Ses opposants parlent déjà d'une "prime Far West". Le gouvernement d'extrême droite de Giorgia Meloni prévoit d'accorder des primes aux avocats italiens qui réussiraient à persuader leurs clients immigrés de retourner volontairement dans leur pays d'origine. Cette mesure, qui figure dans le dernier projet de loi sur la sécurité, est soumise cette semaine à la chambre basse du Parlement pour son approbation finale, après avoir été adoptée par la chambre haute à l’issue de débats particulièrement tendus.

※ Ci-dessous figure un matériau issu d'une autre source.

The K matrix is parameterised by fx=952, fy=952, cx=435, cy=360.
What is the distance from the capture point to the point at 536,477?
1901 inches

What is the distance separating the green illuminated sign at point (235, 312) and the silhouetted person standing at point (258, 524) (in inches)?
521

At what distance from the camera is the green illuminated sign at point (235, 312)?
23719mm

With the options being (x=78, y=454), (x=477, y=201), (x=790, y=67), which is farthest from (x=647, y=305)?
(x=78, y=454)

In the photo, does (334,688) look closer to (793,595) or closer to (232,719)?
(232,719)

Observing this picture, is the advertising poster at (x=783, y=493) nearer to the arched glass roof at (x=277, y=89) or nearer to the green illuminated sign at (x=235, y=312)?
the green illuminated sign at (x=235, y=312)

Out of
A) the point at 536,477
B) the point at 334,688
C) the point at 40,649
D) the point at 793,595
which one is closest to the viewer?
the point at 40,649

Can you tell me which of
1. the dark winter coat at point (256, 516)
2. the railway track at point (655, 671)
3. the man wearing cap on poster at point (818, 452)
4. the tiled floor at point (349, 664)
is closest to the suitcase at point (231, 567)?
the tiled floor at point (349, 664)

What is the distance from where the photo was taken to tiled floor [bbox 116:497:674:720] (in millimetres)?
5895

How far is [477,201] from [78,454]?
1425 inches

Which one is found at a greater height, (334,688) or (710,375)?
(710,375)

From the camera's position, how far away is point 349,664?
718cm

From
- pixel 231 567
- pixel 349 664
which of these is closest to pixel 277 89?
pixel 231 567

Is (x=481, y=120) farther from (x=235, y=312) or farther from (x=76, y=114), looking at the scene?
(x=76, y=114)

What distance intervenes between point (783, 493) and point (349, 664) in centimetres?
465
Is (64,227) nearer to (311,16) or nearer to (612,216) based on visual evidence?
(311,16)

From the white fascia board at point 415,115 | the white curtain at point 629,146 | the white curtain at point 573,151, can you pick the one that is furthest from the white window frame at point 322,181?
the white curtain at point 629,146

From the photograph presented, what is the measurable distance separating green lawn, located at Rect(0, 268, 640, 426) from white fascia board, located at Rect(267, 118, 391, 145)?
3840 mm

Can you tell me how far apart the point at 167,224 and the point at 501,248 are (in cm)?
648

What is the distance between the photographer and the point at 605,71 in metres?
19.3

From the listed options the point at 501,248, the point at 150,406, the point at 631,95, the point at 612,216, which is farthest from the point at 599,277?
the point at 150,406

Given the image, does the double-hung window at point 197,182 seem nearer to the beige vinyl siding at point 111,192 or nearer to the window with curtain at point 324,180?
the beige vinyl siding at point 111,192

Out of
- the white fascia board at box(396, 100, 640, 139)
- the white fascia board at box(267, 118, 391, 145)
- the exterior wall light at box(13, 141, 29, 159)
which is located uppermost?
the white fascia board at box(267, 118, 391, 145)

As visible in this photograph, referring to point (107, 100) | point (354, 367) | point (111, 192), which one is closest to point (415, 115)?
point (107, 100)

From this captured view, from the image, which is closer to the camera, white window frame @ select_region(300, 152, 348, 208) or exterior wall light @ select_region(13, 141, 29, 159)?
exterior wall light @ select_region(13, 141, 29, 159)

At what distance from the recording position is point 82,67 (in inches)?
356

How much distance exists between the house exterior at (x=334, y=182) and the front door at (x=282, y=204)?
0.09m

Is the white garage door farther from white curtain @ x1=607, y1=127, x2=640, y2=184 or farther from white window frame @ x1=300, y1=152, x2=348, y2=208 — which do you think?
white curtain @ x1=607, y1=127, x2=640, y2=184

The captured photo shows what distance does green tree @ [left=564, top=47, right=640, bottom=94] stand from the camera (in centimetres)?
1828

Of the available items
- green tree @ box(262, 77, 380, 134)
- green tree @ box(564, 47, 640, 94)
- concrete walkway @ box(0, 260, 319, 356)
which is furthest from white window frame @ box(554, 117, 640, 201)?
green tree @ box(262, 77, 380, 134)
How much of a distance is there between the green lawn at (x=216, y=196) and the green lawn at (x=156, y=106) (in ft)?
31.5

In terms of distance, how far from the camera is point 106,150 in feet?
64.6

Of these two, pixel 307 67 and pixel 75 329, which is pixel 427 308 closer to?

La coalition au pouvoir a prévu 246 000 euros pour financer ce dispositif en 2026, avec un budget quasiment doublé pour 2027 et 2028. Les avocats impliqués dans l’accompagnement de leurs clients étrangers vers un retour volontaire toucheront une prime, mais seulement une fois que ces derniers auront effectivement regagné leur pays d’origine. Le montant exact n’est pas précisé dans la loi, mais la presse italienne l’estime à environ 615 euros. Le même texte prévoit également la suppression de l’aide juridictionnelle financée par l’État pour contester les ordres d’expulsion.

Une vive opposition

Cette initiative a relancé les tensions entre le gouvernement et les professions juridiques, un mois après l’échec du référendum sur une réforme de la justice soutenue par l’exécutif Meloni. Le Conseil national des barreaux italiens affirme n’avoir pas été consulté et demande le retrait de la mesure. L’UCPI, représentant les avocats pénalistes, juge la disposition "incompatible" avec la Constitution italienne, rappelant que les avocats ne doivent pas être rémunérés pour obtenir un résultat souhaité par l’État, mais doivent assister leurs clients "en toute liberté et indépendance". Du côté des magistrats, l’ANM s’est aussi dite "consternée", estimant que lier une incitation financière à l’issue des procédures de retour des migrants pourrait affaiblir la protection juridictionnelle effective.

L’opposition dénonce également vivement la mesure. Riccardo Magi, chef du parti de gauche Più Europa (Plus d’Europe), estime qu'avec cette prime, "les droits sont piétinés et ceux qui devraient protéger les droits des citoyens étrangers sont financièrement incités à ne pas le faire". Il compare aussi ce décret de sécurité à "un pas de plus vers l’ICE de Trump", en référence à l’agence américaine de l’immigration, connue pour ses violences. Debora Serracchiani, du Parti démocrate, dénonce elle aussi une mesure "honteuse", qui "porte atteinte à la dignité même des professionnels", surtout combinée à la suppression de l’aide juridictionnelle pour les recours contre les expulsions. Selon elle, "c’est encore un décret qui ne sert qu’à réprimer et à retirer des droits".

Ce dispositif s’inscrit dans une série de mesures de durcissement de la politique migratoire du gouvernement Meloni, fragilisé après sa défaite référendaire sur la réforme judiciaire. En février, l’exécutif avait déjà approuvé un projet autorisant des blocus navals pour empêcher l’arrivée de bateaux en Italie, lors de périodes de "pression exceptionnelle". Mais si le gouvernement revendique une baisse des arrivées depuis 2022, plusieurs de ses projets migratoires, notamment les centres en Albanie, ont été bloqués par la justice, et les retours forcés restent limités par rapport à d’autres pays européens. Selon Eurostat, 132 660 personnes ont été rapatriées depuis l’UE en 2025, dont 4 780 depuis l’Italie sur environ 21 295 ordres de départ.